Human Rights Watch has identified some 20 different torture centers in Syria. So the potential consequences for someone whose computer becomes "infected by malware written by someone in the employ of Syrian security forces are dire," Ms. Galperin says. 

"It's clear that the Assad regime has learned lessons from Libya, Tunisia, and Egypt, and that's why they are pursuing this tactic," she says. "Using malware to infiltrate individuals' computers is a characteristic of the Syrian conflict that's not been widely seen in other Arab Spring uprisings."

To watch dissidents’ activities online, the Assad government has deployed Branch 225, the secret Syrian communications security department in charge of Internet monitoring, according to both Baiazy's study and Mr. Zaluski. As part of that effort, Syria last year purchased millions of dollars of Internet filtering equipment – much of it made in the United States and Europe – to track communications to Facebook and other sites. 

But all that high-tech equipment has proved increasingly less effective since Facebook, Twitter, YouTube, Google and others began encrypting by default communications between their sites and users' computers, Galperin and other experts say. 

As a result, Syria's government is resorting to state-supported actors who are launching attacks that take over online accounts without the user knowing it. In other cases it's meant forging fake Facebook pages to steal activists’ passwords. Security forces have also used torture against captured opponents to obtain the passwords to their Facebook and e-mail accounts, Baiazy reports. 

Amid this turmoil, the Syrian Electronic Army, a hacker militia loyal to the Assad regime, has come to the fore. It is this latter group that infiltrates opposition computers directly that's apparently moving hard after activists' identities by taking spyware available on the Internet and customizing it to be invisible to anti-virus security. 

"What we've seen in Syria is a campaign targeting activists with surveillance malware," says Morgan Marquis-Boire, a cybersecurity researcher with Citizen Lab, a Toronto-based computer security think tank.

His research, which has involved analyzing malware captured on the hard drives of Syrian activists, has identified 16 separate types of malicious software. All of those have at their core the purpose of delivering into the computer another nasty piece of malware called a "remote access trojan" or RAT. Once activated, the RAT sends information to computers located within Syria's telecom service.
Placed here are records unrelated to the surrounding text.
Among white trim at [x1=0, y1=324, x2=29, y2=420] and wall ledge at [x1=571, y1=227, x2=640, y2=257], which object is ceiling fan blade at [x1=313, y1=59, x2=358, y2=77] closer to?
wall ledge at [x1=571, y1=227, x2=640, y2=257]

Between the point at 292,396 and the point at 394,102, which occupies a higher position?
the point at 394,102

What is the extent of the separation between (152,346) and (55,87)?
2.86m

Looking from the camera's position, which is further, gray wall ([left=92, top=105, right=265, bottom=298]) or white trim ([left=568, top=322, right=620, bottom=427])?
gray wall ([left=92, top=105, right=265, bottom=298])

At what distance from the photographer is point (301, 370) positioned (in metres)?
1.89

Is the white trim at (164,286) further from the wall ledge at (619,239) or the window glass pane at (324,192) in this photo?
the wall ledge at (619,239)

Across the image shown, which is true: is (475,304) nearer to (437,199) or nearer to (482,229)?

Several RATs are being used. One in particular, called DarkComet, is frequently delivered by a compromised Skype account belonging to a trusted friend, Mr. Marquis-Boire says. In that way many are infected.
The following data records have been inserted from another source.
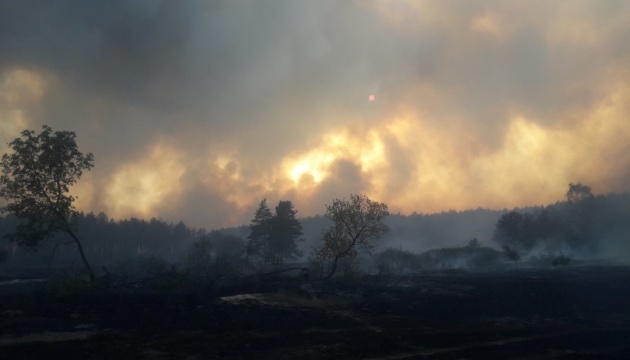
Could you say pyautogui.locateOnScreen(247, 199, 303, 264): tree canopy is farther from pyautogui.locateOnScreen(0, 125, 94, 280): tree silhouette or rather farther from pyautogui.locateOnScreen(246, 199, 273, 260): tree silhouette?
pyautogui.locateOnScreen(0, 125, 94, 280): tree silhouette

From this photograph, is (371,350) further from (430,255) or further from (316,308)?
(430,255)

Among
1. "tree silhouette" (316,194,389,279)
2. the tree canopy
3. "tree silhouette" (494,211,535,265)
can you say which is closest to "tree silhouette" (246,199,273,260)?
the tree canopy

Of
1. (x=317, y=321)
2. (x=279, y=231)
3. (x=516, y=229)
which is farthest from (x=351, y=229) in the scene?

Once established, DarkComet gives control of the machine to the hacker  who can then order the computer to record keystrokes, capture passwords, or activate the machine's webcam or microphone. Or it can send personal information and e-mail address books back to Syrian authorities.

"We have found that Facebook and other forums that carry the comments of pro-Syria liberation groups frequently are seeded with videos of atrocities in Homs that also include malware," Mr. Marquis-Boire says. "It's dangerous to trust too much what you find online."